Extracted information section start

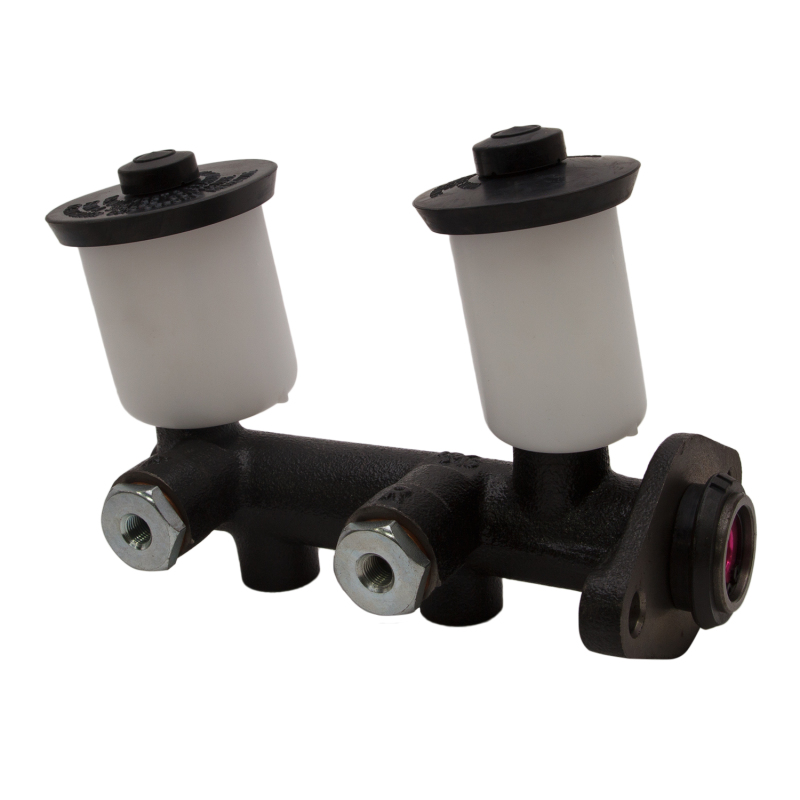 DFC Brake Master Cylinders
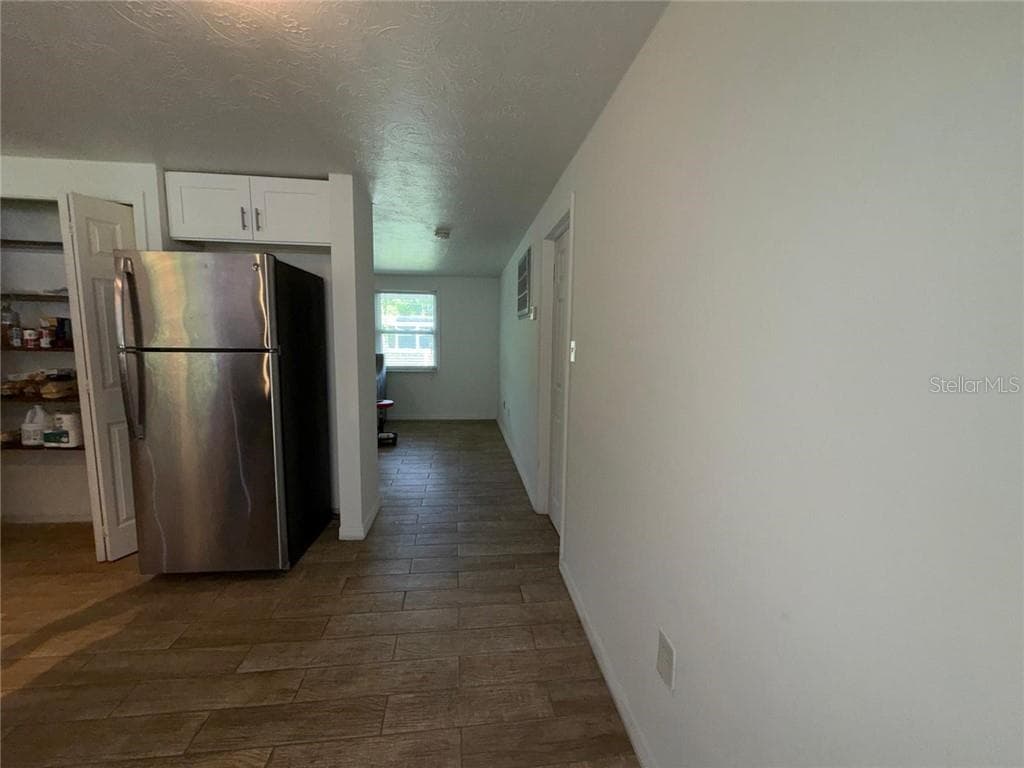 Single Family Residence at 1650 Bold LN, HOLIDAY FL 34691, photo 39 of 53
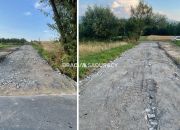 Działki rolno-budowlana w Wolicy miniaturka 4
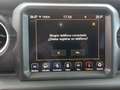 Jeep Wrangler 4p 2.0 380CV Rubicon 8ATX E6D Rojo - thumbnail 24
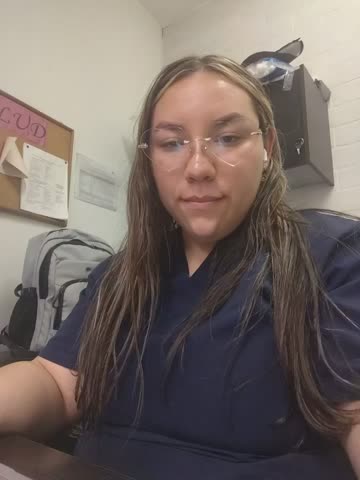ainabrown Adult Chat October 23, 2026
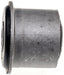 Beam Axle Pivot Bushing Dorman Premium Chassis BB8292PR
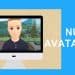 Meta introduce i nuovi avatar in 3D - 2 - Outside The Box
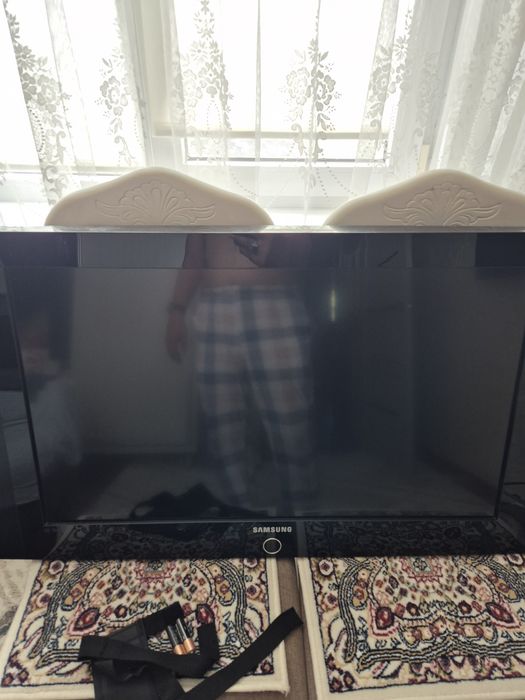 Продам телевизор Самсунг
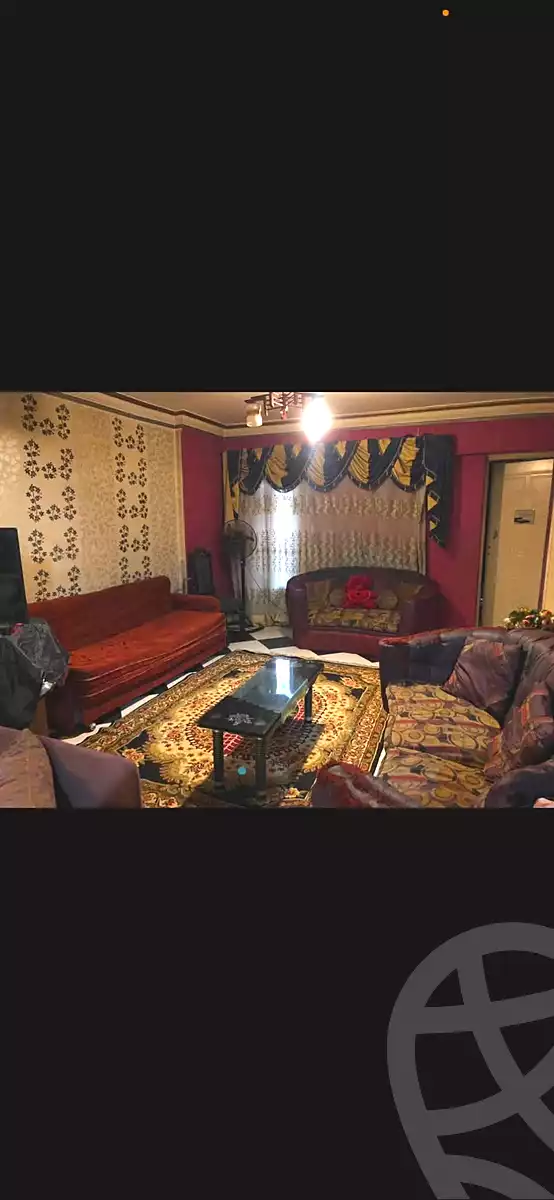 https://aqarmap.com.eg/ar/listing/7126492-for-sale-cairo-faisal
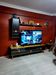 BASINŞEHİTLERİ CAD. ÜZERİNDE SATILIK 3+1  LÜX DAİRE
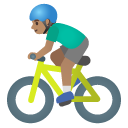 Google Emoji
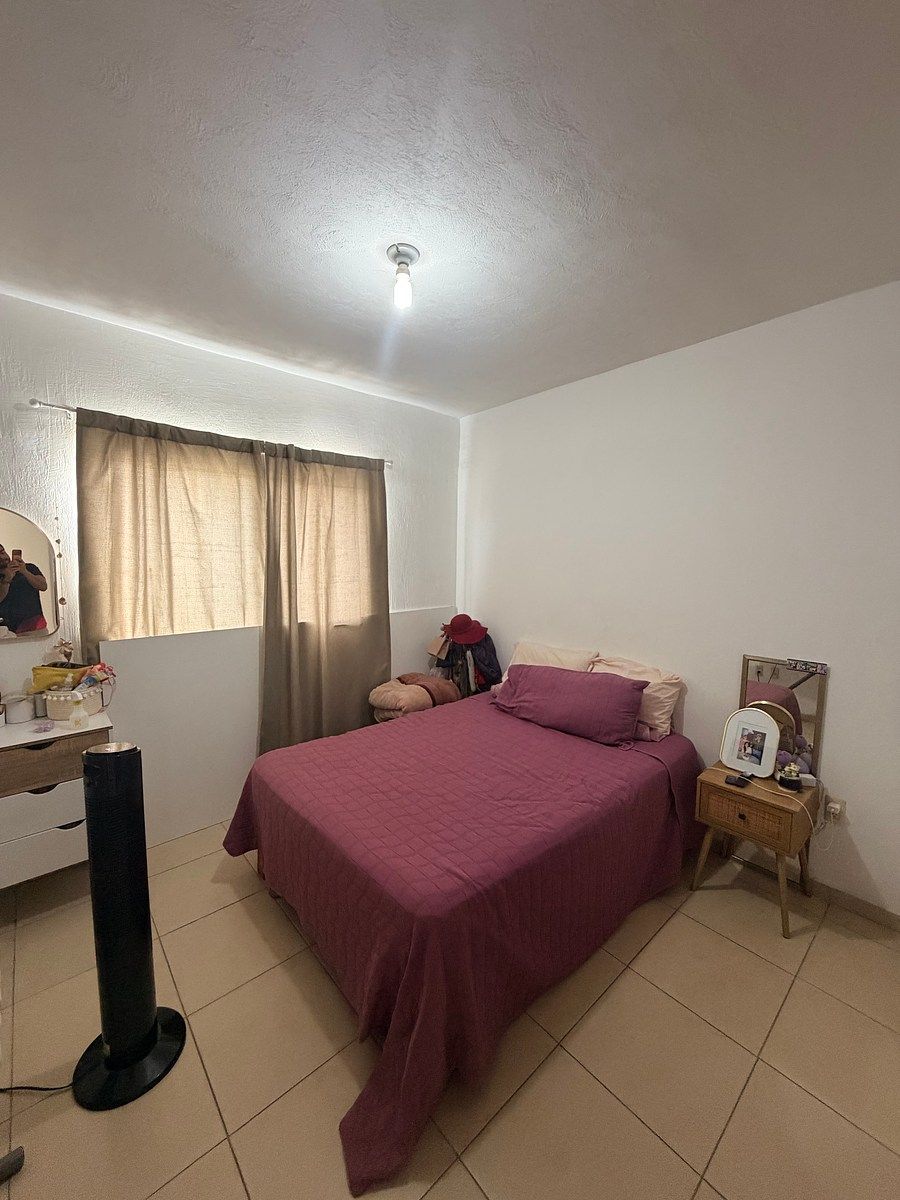 Casa em condomínio fechado em Ciudad del Sol, Querétaro, foto 12 de 18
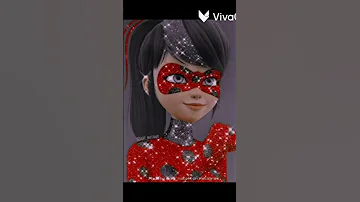 يا بكون الحب جنون 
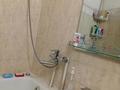 3-бөлмелі пәтер · 66 м² · 2/5 қабат, Абай даңғылы 161, бағасы: 25 млн ₸ в Таразе — фото 9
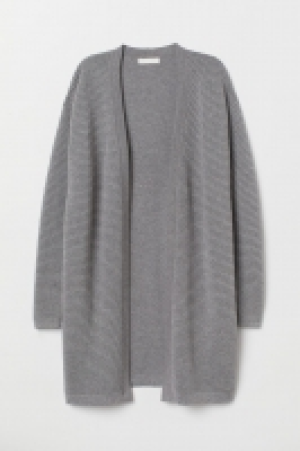  Gilet en maille texturée 25.99 €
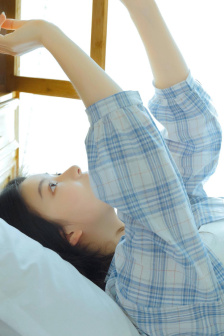 新建文件夹3在线观看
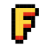 Font Detector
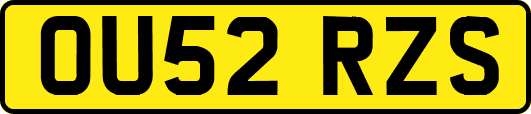 OU52RZS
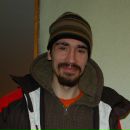 Фотография Ушакова Петра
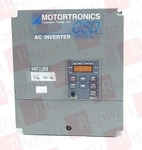 Motortronics CSD-405-N / CSD405N (used). Fixed Price $595.73.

Extracted information section end

**What is expected:**
Give the lines from the one containing "https://aqarmap.com.eg/ar/listing/7126492-for-sale-cairo-faisal" through the final line of the material again, exactly and in full, but without pictures.

**Problem solution:**
 https://aqarmap.com.eg/ar/listing/7126492-for-sale-cairo-faisal
 BASINŞEHİTLERİ CAD. ÜZERİNDE SATILIK 3+1  LÜX DAİRE
 Google Emoji
 Casa em condomínio fechado em Ciudad del Sol, Querétaro, foto 12 de 18
 يا بكون الحب جنون 
 3-бөлмелі пәтер · 66 м² · 2/5 қабат, Абай даңғылы 161, бағасы: 25 млн ₸ в Таразе — фото 9
  Gilet en maille texturée 25.99 €
 新建文件夹3在线观看
 Font Detector
 OU52RZS
 Фотография Ушакова Петра
 Motortronics CSD-405-N / CSD405N (used). Fixed Price $595.73.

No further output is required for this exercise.